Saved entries
==============================
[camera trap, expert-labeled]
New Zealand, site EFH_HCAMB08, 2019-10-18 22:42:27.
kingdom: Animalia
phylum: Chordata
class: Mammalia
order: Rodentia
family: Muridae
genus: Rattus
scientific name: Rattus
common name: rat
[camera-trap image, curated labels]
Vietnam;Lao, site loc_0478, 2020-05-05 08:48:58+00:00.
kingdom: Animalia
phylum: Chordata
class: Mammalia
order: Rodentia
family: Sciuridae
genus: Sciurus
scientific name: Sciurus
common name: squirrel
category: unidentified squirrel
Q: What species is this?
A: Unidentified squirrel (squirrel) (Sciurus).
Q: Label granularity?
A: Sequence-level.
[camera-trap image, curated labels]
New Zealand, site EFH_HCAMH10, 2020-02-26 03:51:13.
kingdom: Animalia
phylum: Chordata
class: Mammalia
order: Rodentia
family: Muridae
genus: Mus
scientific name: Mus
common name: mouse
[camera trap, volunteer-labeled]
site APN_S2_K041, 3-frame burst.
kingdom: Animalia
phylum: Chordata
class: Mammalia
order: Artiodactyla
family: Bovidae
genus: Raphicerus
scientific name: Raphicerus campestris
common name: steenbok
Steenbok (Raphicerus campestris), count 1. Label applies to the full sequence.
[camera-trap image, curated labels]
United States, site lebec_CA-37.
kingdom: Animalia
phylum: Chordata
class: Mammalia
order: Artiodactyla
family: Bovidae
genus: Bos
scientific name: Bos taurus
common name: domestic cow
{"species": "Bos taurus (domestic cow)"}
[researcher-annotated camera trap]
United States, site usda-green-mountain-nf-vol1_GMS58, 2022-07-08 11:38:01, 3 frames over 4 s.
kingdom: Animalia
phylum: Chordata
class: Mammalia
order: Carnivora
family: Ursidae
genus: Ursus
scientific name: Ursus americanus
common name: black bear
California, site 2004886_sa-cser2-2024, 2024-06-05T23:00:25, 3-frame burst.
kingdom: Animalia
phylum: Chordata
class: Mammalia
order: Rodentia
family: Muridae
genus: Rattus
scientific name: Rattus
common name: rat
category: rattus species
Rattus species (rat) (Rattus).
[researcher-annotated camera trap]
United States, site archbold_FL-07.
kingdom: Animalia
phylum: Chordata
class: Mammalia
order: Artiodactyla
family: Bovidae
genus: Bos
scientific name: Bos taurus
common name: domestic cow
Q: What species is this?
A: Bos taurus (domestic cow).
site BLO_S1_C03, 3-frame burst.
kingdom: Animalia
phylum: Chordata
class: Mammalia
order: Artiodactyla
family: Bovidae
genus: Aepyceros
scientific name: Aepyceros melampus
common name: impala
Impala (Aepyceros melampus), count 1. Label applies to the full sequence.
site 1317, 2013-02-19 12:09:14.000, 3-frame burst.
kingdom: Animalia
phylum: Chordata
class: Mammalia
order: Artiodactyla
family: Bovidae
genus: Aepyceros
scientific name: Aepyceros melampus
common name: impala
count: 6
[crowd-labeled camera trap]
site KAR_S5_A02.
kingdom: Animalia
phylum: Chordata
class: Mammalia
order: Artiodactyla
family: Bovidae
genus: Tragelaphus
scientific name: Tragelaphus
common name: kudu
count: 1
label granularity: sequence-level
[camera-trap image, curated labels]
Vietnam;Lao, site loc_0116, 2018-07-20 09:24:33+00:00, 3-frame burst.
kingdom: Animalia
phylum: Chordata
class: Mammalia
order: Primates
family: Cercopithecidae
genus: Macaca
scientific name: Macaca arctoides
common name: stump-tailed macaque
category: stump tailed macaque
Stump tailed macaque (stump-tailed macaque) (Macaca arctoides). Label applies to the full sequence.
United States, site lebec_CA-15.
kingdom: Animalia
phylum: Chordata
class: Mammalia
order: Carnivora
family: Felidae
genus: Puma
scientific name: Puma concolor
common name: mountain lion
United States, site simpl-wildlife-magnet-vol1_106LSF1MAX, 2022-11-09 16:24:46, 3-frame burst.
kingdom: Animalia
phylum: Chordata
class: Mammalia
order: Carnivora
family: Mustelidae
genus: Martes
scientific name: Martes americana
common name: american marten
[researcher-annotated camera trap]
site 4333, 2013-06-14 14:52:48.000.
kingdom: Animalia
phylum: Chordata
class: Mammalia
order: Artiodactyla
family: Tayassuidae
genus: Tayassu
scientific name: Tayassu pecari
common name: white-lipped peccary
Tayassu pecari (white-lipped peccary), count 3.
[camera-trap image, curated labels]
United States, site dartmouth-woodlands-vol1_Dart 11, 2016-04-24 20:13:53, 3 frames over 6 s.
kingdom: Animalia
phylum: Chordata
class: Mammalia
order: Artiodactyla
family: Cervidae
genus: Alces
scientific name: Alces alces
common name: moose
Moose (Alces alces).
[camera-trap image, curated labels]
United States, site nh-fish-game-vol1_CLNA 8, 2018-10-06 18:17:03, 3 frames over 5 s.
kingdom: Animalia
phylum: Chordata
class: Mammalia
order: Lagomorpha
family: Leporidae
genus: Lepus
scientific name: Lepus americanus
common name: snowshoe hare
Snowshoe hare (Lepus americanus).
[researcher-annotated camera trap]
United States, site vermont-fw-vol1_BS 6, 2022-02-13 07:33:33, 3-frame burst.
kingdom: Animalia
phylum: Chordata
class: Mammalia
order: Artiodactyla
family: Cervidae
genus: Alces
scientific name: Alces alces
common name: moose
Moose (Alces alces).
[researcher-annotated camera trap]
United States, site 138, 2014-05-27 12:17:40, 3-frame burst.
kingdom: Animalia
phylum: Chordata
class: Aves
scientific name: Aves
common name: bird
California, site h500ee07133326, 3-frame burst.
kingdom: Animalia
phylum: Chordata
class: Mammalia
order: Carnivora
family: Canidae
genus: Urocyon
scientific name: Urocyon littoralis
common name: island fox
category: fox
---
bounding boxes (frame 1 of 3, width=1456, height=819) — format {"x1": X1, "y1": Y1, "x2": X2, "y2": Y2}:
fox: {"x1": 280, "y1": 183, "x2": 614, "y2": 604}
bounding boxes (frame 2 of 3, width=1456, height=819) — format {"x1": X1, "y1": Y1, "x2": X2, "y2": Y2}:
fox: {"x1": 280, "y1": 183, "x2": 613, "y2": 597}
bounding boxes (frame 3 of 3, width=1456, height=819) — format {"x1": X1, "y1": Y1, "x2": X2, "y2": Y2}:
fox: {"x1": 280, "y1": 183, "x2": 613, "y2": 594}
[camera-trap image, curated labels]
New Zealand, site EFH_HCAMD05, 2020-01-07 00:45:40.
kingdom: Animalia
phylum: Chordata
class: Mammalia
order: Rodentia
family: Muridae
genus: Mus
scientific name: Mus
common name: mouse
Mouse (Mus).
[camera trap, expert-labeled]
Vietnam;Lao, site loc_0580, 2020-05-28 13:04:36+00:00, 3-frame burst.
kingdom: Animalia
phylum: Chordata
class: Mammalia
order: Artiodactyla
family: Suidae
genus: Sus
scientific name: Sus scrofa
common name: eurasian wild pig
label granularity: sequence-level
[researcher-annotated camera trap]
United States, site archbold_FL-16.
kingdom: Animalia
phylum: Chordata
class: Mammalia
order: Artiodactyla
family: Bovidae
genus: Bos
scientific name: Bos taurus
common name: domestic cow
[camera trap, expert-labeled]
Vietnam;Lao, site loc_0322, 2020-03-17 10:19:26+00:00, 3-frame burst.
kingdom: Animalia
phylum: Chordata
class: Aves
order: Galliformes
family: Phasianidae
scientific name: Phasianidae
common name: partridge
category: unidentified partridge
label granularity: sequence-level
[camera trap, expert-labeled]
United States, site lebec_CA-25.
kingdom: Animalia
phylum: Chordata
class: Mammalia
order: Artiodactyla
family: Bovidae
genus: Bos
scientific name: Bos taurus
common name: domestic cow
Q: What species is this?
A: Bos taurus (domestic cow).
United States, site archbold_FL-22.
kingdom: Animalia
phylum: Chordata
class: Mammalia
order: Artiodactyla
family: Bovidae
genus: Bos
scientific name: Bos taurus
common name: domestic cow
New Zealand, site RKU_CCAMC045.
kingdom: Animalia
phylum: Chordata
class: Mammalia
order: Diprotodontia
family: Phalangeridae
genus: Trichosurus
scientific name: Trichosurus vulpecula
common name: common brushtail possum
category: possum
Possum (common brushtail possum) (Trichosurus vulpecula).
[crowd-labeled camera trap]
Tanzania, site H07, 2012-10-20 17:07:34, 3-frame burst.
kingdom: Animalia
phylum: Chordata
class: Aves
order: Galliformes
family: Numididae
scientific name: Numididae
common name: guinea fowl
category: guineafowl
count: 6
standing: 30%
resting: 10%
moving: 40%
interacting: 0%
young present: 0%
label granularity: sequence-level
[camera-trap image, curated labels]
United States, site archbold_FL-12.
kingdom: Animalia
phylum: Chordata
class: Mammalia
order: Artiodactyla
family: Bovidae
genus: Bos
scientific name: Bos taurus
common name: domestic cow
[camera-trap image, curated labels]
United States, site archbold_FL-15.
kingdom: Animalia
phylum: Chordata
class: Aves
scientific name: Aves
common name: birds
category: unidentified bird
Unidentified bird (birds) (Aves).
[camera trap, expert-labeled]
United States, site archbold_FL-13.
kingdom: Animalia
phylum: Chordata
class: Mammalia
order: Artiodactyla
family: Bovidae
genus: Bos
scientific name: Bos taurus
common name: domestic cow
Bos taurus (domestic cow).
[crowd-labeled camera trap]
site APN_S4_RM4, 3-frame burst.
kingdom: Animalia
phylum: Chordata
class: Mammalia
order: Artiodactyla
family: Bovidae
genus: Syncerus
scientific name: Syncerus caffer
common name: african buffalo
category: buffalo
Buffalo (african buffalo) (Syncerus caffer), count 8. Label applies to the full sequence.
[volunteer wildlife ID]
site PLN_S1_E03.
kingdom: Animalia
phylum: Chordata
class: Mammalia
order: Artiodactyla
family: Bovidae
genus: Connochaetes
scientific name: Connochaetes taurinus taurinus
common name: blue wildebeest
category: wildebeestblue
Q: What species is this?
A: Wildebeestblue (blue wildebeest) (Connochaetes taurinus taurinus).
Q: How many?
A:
==============================
Please return only the lines above, starting at the line that has "United States, site archbold_FL-22." and ending at the line that has "order: Diprotodontia", keeping both and leaving each one unchanged.

United States, site archbold_FL-22.
kingdom: Animalia
phylum: Chordata
class: Mammalia
order: Artiodactyla
family: Bovidae
genus: Bos
scientific name: Bos taurus
common name: domestic cow
New Zealand, site RKU_CCAMC045.
kingdom: Animalia
phylum: Chordata
class: Mammalia
order: Diprotodontia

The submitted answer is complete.